Friday, September 16, 2011

Drew, I had no idea...










So I was mozying around on the internet the other day, meddling in other people's business, and stumbled across this video of barber, musician, and proud Thunder Bolt Drew Danburry. This video is rad because Drew ollies over a car off a launch ramp in the street. You know, mid-nineties street contest style. Toy Machine "Heavy Metal" style. 411 issue 10 style. Get what I'm sayin, Pal? Seeing this video brought me right back to my beginning days of skating and put me at home. Also, Drew grinds that long hubba ledge down that double set, and I'm a huge fan of long hubba ledge grinds. Thanks Drew for keeping it real... I heard Drew say that August 1 was an amazing day for him and his skateboard, and I now understand why. Check out his video, and you'll see why too. Anyway, I don't have Drew's permission to be putting this on the blog, and I only hope that he will one day forgive me...
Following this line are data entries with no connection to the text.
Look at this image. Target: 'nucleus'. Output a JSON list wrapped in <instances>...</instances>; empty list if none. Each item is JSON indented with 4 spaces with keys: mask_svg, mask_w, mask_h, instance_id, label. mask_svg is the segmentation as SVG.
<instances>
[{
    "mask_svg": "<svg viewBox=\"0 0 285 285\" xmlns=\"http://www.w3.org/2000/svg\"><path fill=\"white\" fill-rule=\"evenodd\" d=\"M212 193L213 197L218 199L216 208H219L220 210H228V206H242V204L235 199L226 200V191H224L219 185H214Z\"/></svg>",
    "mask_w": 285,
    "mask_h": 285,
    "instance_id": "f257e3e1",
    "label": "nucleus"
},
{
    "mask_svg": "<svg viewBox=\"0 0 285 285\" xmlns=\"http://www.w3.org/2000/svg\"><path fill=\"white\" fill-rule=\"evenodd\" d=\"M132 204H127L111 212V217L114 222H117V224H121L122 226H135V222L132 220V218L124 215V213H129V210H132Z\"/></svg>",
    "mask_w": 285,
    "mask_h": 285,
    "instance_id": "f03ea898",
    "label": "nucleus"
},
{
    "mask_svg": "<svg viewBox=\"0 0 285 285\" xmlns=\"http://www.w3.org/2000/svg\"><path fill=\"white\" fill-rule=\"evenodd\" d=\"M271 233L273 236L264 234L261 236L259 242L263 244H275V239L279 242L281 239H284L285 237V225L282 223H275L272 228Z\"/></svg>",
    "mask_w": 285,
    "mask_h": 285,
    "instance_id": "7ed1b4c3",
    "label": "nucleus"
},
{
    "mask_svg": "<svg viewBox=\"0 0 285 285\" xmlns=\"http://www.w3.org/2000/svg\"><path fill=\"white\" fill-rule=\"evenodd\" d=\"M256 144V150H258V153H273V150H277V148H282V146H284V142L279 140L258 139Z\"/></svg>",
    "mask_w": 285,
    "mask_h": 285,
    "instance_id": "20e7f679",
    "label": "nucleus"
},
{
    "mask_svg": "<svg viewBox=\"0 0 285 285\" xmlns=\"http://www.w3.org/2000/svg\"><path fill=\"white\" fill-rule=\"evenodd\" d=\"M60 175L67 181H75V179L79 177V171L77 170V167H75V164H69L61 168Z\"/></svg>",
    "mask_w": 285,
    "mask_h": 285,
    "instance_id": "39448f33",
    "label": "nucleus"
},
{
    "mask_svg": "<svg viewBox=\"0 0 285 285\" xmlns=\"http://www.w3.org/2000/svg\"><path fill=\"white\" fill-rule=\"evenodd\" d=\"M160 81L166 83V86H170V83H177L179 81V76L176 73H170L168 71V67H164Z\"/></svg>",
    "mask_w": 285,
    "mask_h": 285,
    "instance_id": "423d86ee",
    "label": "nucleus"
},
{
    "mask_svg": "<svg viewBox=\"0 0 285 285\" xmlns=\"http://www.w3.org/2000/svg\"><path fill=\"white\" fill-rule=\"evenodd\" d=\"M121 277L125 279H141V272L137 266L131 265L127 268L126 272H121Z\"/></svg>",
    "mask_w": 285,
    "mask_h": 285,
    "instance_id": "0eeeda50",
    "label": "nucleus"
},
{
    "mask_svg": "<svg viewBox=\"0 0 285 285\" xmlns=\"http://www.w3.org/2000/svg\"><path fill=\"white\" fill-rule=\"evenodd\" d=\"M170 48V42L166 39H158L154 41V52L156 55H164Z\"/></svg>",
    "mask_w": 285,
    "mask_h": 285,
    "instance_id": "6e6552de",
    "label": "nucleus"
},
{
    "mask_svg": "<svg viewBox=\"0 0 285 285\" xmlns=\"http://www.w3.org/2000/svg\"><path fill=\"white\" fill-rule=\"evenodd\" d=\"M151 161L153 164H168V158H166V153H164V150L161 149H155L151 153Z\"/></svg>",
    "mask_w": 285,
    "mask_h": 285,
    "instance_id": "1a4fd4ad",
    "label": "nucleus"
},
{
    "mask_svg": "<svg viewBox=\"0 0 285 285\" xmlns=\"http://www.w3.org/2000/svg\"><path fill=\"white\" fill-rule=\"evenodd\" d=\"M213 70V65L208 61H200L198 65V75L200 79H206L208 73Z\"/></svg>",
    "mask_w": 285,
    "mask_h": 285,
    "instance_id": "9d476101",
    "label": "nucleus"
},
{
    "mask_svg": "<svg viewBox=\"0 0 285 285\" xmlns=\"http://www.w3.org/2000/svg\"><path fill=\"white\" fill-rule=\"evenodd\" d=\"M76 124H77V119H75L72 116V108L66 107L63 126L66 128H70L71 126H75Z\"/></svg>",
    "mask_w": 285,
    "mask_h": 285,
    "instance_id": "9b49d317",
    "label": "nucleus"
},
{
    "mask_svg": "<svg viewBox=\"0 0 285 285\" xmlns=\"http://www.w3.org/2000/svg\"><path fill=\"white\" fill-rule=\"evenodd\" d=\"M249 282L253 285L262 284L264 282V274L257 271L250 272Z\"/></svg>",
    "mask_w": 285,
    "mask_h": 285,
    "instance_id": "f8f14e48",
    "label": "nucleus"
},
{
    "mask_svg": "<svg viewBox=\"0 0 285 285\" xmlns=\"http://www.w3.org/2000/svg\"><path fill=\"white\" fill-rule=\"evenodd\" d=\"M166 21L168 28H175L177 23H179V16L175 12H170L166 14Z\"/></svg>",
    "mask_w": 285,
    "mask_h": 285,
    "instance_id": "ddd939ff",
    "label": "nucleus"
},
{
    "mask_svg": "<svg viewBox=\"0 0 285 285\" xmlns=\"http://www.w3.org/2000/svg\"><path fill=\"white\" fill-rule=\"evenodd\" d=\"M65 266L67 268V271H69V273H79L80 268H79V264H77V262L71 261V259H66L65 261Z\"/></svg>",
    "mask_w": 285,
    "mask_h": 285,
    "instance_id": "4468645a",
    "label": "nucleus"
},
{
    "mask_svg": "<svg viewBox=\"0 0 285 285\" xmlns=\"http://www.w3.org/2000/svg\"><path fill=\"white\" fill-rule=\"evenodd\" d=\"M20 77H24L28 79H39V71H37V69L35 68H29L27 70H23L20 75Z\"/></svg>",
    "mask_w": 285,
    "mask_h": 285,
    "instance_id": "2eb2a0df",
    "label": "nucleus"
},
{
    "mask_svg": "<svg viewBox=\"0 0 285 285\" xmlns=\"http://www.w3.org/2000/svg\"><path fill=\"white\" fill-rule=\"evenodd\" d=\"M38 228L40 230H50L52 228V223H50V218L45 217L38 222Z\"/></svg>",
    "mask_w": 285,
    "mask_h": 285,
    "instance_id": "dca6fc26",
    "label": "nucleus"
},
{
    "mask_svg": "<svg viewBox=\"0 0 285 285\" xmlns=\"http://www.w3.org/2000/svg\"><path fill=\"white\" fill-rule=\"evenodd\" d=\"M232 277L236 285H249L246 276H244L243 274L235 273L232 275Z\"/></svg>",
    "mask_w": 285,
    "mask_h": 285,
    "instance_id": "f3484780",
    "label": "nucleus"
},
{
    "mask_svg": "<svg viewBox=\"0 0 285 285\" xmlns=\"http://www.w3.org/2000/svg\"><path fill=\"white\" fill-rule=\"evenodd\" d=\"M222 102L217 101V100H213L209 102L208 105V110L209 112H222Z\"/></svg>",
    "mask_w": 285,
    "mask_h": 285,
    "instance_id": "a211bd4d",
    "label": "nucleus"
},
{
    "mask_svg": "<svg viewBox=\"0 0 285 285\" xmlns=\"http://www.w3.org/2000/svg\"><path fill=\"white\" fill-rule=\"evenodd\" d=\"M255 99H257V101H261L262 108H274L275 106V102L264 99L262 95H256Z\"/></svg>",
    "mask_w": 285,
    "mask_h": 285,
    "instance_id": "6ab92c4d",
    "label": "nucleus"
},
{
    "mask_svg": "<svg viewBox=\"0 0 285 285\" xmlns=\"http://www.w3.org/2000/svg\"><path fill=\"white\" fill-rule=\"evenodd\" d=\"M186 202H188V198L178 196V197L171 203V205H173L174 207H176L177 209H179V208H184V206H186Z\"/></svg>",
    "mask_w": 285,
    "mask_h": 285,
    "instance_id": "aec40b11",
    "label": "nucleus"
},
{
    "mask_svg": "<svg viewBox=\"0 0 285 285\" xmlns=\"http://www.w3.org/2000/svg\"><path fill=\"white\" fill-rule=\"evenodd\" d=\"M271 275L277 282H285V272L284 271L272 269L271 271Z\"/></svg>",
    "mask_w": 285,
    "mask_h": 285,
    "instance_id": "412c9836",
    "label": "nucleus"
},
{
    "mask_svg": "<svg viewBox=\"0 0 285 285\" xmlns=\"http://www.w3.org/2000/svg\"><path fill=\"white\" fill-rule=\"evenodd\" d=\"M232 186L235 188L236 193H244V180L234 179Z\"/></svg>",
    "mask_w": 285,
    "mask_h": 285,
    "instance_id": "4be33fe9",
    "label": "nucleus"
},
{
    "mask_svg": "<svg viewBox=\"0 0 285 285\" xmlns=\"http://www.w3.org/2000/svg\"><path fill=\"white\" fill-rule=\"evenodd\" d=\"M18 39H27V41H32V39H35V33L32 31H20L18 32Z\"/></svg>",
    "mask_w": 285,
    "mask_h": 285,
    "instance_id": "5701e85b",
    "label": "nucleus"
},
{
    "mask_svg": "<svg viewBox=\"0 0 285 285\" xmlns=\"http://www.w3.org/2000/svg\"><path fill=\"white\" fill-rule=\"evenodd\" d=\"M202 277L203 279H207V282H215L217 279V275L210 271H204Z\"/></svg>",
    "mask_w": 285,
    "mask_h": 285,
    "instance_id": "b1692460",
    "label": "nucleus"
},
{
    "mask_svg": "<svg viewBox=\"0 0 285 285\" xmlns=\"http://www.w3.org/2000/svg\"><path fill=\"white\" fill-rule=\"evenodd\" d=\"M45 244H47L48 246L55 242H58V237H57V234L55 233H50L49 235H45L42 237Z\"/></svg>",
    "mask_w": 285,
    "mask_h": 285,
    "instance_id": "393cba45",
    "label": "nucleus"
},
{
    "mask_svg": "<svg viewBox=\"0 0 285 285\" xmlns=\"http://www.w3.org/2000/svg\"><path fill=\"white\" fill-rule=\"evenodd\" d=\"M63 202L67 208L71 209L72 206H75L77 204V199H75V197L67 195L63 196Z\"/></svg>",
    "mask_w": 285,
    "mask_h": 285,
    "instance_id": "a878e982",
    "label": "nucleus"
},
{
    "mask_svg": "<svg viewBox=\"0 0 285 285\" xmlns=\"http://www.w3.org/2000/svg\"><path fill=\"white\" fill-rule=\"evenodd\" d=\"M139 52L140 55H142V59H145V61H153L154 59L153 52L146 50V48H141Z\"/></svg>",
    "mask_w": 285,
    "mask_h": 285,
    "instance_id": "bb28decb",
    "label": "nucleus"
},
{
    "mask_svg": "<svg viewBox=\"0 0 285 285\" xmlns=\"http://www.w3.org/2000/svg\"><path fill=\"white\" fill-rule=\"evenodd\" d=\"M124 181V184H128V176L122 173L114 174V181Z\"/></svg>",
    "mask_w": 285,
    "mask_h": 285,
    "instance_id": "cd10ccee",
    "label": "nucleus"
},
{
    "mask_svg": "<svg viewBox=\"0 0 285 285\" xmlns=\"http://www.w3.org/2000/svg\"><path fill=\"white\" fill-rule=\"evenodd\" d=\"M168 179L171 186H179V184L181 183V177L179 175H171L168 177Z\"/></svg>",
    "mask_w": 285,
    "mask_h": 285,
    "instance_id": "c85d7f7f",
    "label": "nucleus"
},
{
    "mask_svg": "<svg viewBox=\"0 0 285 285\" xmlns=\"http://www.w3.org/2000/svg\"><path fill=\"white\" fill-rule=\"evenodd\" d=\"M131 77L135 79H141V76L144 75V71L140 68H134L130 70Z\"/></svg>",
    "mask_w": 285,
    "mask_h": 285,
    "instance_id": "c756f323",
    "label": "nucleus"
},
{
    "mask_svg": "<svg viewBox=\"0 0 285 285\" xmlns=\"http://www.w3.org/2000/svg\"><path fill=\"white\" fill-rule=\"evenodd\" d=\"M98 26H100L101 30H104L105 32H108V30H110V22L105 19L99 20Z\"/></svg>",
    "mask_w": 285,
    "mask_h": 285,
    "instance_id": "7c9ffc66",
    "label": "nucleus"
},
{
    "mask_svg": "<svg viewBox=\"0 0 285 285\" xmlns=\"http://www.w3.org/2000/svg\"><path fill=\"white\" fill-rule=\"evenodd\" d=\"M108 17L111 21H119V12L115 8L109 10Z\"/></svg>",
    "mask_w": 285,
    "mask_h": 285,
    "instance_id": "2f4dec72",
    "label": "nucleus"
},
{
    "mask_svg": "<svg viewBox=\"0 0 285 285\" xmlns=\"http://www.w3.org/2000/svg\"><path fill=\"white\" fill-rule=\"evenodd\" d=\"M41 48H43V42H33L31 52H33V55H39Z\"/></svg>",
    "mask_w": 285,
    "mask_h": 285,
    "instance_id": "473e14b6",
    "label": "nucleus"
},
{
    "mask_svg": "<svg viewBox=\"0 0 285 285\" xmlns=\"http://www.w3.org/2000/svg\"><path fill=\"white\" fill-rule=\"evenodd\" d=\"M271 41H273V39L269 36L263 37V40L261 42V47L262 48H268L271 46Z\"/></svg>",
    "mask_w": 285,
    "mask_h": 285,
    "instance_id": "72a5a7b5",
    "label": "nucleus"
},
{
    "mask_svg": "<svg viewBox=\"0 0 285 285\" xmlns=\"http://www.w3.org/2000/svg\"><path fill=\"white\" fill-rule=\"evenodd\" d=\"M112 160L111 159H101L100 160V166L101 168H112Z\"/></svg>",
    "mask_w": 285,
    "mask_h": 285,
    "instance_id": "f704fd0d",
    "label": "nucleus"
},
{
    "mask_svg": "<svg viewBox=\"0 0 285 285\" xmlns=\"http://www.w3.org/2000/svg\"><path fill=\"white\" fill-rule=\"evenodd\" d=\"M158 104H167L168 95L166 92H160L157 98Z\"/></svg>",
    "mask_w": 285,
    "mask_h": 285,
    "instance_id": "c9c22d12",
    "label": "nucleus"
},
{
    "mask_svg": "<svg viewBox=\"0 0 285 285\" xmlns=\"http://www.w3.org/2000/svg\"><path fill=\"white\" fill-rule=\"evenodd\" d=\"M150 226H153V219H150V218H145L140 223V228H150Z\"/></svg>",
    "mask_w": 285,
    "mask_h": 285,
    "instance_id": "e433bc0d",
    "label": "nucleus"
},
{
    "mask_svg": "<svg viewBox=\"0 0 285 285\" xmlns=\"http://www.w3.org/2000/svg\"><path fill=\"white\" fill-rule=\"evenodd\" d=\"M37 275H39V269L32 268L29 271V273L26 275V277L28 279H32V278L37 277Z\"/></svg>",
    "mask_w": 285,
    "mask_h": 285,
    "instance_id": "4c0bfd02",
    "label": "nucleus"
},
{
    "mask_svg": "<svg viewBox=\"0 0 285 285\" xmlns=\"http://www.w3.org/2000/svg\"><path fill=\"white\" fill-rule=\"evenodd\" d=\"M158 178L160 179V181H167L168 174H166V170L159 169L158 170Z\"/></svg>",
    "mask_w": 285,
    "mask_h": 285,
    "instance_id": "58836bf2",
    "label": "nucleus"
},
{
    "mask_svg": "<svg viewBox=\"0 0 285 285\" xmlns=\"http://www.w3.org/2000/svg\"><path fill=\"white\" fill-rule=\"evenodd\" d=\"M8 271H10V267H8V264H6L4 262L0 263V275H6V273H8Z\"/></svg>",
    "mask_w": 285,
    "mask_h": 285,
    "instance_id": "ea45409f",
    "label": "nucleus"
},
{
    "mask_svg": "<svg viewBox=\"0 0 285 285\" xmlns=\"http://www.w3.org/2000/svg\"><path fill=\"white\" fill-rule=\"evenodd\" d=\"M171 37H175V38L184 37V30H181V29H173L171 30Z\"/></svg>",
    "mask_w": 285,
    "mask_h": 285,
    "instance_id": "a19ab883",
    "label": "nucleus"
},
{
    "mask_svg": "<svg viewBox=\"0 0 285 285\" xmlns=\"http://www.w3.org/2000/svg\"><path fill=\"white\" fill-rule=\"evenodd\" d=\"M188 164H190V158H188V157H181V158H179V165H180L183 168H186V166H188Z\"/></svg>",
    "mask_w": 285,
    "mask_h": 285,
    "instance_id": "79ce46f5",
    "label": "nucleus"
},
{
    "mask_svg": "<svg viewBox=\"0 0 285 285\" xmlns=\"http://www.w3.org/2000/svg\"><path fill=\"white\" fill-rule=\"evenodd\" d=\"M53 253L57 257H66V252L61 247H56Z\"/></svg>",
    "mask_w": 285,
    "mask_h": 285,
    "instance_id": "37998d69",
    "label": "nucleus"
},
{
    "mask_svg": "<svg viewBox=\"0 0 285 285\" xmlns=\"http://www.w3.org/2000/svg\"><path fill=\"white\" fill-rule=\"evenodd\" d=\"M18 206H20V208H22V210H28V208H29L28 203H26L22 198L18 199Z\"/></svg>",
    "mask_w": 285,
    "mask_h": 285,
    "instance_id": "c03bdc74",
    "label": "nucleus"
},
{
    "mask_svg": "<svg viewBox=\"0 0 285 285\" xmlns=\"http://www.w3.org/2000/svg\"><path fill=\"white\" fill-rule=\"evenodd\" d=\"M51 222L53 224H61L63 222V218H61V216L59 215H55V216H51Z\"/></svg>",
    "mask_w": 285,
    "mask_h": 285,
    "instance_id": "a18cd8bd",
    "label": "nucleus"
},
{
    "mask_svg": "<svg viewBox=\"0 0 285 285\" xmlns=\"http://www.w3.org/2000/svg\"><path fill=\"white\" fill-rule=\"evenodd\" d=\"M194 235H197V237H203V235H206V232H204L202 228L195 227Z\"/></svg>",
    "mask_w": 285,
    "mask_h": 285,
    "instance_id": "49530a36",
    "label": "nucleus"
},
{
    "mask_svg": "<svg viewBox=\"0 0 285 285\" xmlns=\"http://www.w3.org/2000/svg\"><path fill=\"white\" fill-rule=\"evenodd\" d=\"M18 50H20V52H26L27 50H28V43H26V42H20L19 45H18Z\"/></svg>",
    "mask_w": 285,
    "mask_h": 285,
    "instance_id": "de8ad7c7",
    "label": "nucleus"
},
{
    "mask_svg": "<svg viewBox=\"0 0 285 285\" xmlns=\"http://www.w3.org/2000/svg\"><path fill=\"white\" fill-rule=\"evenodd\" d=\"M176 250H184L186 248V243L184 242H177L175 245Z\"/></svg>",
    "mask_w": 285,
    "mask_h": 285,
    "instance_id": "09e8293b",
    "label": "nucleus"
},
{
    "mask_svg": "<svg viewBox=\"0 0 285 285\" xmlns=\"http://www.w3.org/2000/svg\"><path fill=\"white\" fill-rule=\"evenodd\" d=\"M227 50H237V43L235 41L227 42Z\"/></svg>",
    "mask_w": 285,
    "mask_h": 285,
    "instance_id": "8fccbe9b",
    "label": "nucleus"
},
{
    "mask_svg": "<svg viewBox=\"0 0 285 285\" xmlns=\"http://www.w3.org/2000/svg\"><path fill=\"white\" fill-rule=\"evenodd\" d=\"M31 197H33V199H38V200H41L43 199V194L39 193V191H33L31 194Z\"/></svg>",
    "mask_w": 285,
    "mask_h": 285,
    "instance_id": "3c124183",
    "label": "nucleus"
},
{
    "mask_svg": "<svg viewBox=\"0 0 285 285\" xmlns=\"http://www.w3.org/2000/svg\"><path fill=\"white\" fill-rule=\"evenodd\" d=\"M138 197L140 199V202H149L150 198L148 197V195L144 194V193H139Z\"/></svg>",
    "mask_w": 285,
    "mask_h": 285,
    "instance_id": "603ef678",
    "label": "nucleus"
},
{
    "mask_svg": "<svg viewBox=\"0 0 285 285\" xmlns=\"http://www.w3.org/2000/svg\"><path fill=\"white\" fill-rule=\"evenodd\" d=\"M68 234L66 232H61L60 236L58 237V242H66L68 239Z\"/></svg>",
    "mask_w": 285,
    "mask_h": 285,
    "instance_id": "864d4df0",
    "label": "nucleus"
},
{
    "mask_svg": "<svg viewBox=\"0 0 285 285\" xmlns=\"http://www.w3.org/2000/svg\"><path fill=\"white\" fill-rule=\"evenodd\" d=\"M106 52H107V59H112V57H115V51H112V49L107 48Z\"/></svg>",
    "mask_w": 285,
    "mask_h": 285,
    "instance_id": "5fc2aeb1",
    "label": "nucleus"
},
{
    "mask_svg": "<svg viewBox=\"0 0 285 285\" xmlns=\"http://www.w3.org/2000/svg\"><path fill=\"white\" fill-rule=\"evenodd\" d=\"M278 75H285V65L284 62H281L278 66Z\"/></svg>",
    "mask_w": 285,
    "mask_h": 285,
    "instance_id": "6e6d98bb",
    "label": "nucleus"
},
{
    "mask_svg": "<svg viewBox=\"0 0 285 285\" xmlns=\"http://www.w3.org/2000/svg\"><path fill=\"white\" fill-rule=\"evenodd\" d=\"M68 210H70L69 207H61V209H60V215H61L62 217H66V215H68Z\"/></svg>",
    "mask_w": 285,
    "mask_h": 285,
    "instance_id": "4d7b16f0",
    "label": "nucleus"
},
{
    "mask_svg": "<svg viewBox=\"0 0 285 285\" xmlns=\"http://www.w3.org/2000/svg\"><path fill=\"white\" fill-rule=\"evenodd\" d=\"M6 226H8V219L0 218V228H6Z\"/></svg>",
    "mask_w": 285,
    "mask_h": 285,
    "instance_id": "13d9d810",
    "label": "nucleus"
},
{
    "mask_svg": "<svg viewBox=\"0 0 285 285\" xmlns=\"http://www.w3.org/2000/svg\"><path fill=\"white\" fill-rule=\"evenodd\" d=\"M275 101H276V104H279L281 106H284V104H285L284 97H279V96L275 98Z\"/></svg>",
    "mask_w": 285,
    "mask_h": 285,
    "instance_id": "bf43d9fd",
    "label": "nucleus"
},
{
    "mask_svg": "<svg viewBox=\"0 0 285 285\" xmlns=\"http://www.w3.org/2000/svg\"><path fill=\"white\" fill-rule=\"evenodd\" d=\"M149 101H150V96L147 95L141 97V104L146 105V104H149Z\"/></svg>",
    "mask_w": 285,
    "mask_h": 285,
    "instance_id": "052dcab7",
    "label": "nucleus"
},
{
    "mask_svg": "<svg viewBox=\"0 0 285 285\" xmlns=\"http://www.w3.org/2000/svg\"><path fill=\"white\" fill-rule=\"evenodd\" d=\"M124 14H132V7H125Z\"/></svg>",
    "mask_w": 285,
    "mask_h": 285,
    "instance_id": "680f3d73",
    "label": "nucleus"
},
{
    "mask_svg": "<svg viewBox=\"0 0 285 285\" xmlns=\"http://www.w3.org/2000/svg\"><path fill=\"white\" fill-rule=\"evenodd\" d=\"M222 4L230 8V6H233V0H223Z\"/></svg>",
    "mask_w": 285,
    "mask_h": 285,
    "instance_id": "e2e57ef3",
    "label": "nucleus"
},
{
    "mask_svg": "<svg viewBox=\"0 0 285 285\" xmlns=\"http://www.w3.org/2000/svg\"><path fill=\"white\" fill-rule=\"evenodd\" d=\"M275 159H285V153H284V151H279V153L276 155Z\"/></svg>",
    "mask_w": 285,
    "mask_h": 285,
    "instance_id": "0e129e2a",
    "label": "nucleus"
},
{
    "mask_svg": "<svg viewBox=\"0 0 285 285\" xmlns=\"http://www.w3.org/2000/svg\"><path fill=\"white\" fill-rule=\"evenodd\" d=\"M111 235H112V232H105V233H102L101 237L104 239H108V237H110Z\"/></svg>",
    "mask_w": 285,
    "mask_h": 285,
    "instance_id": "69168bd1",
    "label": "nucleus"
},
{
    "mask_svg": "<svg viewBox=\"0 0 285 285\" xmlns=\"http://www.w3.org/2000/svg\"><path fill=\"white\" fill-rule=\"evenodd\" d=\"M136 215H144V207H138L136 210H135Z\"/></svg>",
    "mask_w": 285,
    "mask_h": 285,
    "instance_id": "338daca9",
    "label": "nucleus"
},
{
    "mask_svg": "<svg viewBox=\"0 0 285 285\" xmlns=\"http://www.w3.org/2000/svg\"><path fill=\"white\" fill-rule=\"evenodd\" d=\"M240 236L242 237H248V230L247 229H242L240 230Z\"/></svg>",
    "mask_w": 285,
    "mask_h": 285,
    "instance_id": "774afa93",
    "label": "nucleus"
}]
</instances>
I also don't have permission to be putting up pictures of Aaron Lopez on the blog. I don't know that I need permission to put them up?... Anyway, we skated with Aaron a while ago and he ollied and 180ed this massive gap. I thought I'd put the pictures up for you to see. Now that I'm at it, I'm just going to put up pictures of other people that haven't given me permission to put them up. This is Alex Washington, and he's doing a switch flip around turn around over the pit of death. This is the pit that Jobba the Hut threw people into on "Return of the Jedi," so Alex isn't messing around when he skates over it. He faces up to a thousand years of being digested if he misses his trick.

People, want to know what happens to your body when you consume an entire cantaloupe (that may or may not be too ripe...) in one sitting? You become stronger than you ever have been in your entire life. That's what happened to me last night, and I woke up this morning with super human abilities to do wonderful things with my body. Things that normal people can't do. Things that only super heroes can do. Now all my classmates think I'm a mutant of sorts because they can't do the wonderful things with their bodies that I can do with mine. Don't believe me? Try it for yourself! Then you'll know what I'm talking about. I'll leave it up to you and your imagination to think of the amazing things you'll be able to do after you eat that entire cantaloupe. But just to warn you, those amazing things only last until the next time you go to the bathroom. The toilet is the cantaloupe's Kriptonite, and you will lose all your powers upon using it...

1 comment:

  1. This is funny that you say that because late last night I went to the store to by a cantaloupe. Came home with one and a watermelon. After eating half a cantaloupe I tried going to sleep, but alas, amazing super human powers were already developing within me.
    Pretty much I stayed up until 2:00 with the most intensive farts I have ever had. No joke, it woke the baby up in the next apartment after a real loud one.